**2.3.2 Determining Model Architecture & Memory Budget**

* **Architecture**
  All of our variants use the “LLaMA-style” backbone (RoPE positional embeddings + grouped-query attention + RMSNorm + SwiGLU activations).

* **Memory Footprint by Precision & Fine-tuning Method**
  \| Method                             | Bits │ 7 B    │ 14 B   │ 30 B    │ 70 B     │ ≈× B   │
  \|------------------------------------|:----:|:------:|:------:|:-------:|:--------:|:------:|
  \| **Full (fp32)**                    |  32  | 120 GB | 240 GB | 600 GB  | 1 200 GB | \~18× GB|
  \| **Full (pure bf16)**               |  16  |  60 GB | 120 GB | 300 GB  |  600 GB  | \~8× GB |
  \| Freeze/LoRA/GaLoRe/APOLLO/BAdam\*  |  16  |  16 GB |  32 GB |  64 GB  |  160 GB  | \~2× GB |
  \| **QLoRA (8-bit)**                  |   8  |  10 GB |  20 GB |  40 GB  |   80 GB  | \~× GB  |
  \| **QLoRA (4-bit)**                  |   4  |   6 GB |  12 GB |  24 GB  |   48 GB  | \~×/2 GB|
  \| **QLoRA (2-bit)**                  |   2  |   4 GB |   8 GB |  16 GB  |   24 GB  | \~×/4 GB|

  > **Key takeaway:**
  >
  > * **Full-precision** training (fp32/bf16) demands hundreds of GB for multi-billion-parameter models.
  > * **Freeze-and-LoRA-style** methods halve that requirement.
  > * **QLoRA** in 4- or 2-bit mode slashes GPU memory further, making even 30 B+ models feasible on commodity hardware.

---

**2.3.3 Choosing a Training Framework**

* **Recommended:**

  * **Megatron-LM** for pure pre-training.
  * If you’re working with the Qwen family, grab **Alibaba’s Pai-Megatron-Patch**:
    [https://github.com/alibaba/Pai-Megatron-Patch](https://github.com/alibaba/Pai-Megatron-Patch)
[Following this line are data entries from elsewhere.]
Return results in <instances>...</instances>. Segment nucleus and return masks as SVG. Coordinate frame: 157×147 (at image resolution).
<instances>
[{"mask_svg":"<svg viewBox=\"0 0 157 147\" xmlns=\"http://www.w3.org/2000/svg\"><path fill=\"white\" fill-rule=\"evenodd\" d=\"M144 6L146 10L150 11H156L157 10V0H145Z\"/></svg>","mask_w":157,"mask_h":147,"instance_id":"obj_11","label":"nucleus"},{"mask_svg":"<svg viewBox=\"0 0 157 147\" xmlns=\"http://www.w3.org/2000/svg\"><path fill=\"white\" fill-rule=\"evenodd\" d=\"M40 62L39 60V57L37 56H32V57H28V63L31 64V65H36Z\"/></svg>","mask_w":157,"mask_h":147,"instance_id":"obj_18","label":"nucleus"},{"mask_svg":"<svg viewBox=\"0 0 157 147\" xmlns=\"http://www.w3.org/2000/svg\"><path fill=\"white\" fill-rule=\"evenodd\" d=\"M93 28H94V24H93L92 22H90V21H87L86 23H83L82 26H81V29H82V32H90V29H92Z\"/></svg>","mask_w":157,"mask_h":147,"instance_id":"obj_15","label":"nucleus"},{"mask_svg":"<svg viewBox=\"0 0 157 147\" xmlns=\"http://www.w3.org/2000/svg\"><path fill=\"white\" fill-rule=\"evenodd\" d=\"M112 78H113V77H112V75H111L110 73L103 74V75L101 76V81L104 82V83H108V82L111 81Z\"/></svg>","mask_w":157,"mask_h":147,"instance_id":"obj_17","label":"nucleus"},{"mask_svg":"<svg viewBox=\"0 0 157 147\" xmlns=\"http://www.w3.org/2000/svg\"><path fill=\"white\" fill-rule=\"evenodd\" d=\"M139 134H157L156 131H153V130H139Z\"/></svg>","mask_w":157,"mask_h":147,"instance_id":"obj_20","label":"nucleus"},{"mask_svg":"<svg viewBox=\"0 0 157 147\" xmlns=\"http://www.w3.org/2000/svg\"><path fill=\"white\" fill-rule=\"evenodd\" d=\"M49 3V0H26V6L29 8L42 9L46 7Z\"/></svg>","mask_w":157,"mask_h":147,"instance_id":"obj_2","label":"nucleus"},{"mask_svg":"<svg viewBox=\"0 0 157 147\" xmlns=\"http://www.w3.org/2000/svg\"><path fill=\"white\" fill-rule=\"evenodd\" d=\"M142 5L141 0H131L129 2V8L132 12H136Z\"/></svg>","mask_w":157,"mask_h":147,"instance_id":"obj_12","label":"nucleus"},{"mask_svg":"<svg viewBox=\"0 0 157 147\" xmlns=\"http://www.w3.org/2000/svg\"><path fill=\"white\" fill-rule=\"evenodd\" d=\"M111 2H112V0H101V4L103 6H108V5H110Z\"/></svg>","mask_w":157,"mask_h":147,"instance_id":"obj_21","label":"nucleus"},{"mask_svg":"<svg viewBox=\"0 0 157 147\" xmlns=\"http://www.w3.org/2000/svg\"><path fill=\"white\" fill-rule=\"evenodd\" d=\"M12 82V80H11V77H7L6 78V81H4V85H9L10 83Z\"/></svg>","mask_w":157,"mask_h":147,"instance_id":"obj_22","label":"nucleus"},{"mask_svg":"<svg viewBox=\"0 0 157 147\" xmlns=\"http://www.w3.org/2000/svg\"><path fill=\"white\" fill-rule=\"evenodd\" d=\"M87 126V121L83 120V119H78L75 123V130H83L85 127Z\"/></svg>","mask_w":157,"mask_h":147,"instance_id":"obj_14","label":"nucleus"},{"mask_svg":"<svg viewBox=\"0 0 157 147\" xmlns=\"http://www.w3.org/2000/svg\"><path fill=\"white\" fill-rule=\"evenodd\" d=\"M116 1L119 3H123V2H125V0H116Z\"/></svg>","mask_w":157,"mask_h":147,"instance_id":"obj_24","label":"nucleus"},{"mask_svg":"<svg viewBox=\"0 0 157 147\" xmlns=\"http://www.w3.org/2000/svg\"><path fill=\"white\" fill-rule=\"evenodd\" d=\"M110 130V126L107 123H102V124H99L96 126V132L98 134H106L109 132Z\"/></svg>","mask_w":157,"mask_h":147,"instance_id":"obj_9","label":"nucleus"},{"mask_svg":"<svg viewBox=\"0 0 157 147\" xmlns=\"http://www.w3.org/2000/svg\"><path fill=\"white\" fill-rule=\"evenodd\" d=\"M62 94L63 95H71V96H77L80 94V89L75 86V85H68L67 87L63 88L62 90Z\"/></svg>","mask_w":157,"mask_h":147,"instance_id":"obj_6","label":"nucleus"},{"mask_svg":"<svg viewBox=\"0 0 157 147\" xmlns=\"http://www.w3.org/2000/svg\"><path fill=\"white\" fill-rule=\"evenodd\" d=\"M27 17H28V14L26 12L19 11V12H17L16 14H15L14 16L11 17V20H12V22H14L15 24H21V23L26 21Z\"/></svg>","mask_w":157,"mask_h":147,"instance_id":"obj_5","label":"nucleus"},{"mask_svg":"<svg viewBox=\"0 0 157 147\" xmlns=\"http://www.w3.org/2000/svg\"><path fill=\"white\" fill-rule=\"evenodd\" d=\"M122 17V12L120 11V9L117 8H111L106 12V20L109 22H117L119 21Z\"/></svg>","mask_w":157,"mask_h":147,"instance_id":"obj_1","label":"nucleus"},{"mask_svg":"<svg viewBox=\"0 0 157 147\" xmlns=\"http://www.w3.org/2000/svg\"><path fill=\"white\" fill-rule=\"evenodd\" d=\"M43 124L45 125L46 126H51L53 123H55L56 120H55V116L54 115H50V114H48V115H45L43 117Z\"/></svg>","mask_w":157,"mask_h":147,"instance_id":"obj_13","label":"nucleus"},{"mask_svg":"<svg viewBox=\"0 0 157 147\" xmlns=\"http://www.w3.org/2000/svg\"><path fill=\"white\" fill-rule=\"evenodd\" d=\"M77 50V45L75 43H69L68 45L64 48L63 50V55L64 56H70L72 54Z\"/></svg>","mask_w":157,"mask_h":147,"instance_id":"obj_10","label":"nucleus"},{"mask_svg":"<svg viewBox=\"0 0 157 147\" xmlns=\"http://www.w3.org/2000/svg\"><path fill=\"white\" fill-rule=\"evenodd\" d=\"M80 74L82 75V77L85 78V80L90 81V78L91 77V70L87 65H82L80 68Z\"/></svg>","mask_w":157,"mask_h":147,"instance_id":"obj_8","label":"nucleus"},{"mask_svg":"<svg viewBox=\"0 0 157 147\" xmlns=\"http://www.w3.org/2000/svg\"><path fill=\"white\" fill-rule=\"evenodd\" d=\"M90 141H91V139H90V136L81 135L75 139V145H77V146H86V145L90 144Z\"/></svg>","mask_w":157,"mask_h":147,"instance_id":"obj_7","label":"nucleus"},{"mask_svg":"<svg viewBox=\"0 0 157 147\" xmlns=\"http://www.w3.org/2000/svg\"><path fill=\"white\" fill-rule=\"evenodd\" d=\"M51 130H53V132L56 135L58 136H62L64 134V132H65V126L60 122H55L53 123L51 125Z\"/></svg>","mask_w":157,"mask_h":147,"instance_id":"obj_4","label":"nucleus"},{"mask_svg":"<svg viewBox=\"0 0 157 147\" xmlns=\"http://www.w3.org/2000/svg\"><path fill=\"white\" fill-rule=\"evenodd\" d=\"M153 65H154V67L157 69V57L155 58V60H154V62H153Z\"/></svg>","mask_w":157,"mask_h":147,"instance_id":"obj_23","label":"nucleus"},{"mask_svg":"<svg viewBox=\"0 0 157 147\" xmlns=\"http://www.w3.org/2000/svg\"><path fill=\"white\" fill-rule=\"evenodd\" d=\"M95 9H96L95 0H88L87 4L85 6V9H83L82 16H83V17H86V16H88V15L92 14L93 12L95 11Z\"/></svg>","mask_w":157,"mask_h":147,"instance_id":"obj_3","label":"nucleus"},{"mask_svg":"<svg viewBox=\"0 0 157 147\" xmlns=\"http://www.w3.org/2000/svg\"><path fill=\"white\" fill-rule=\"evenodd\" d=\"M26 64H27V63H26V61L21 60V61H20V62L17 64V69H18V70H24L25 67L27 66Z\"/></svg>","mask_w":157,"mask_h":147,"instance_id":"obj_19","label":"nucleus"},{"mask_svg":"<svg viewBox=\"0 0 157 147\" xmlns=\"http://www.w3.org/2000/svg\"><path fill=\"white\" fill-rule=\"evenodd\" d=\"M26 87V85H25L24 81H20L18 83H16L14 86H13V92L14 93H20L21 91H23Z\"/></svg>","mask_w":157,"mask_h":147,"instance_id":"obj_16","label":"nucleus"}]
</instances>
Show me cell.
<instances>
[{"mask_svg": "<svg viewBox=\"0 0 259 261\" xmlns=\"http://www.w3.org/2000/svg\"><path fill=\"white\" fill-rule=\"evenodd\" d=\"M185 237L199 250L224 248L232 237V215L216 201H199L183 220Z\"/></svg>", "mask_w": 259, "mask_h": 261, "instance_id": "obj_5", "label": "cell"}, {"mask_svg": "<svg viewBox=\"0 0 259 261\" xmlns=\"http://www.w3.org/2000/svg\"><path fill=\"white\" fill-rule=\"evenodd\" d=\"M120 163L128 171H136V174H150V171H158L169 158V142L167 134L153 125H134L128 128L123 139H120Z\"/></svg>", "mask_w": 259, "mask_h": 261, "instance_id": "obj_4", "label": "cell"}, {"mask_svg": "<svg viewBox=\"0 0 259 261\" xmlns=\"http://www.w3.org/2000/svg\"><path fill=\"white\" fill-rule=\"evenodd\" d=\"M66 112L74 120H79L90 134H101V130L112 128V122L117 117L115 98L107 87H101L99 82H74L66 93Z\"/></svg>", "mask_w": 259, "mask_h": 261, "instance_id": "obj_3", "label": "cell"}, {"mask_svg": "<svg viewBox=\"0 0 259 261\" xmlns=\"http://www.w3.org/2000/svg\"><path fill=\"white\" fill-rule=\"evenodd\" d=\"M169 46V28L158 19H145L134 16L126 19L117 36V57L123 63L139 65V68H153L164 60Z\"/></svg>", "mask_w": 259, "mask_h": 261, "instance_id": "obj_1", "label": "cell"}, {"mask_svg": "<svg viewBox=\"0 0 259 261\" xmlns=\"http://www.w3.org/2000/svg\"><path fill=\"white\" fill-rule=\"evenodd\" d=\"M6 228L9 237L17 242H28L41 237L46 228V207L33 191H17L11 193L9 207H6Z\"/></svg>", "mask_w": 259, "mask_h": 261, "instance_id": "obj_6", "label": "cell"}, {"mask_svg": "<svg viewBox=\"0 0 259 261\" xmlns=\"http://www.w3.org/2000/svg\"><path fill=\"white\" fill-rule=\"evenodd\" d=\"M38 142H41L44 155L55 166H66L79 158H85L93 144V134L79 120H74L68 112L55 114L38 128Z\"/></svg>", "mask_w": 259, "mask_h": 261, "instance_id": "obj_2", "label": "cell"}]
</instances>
* **Avoid** using DeepSpeed (and its OpenRLHF/DeepSpeed-Chat wrappers) for your *pre-training* stage.

> **Why Megatron-LM?**
>
> 1. **Optimized parallelism** – Megatron’s tensor- and pipeline-parallel kernels are highly tuned (RoPE lives in APEX ops, and an APEX MLP kernel is on the way).
> 2. **Transparent config** – `arguments.py` exposes hundreds of knobs (dropout, layer settings, etc.), so you can dial in exactly what you need.
> 3. **Fast startup** – Even a 100 B-parameter model loads in under a minute, which makes iterative debugging a breeze.

---

**2.3.4 Pre-training Strategy**

> **Study these reference recipes:**
>
> * **MiniCPM** series
> * **phi** series
> * **DeepSeekMath**

They provide battle-tested schedules, hyperparameters, and curriculum techniques that you can adapt for your own large-scale Chinese pre-training.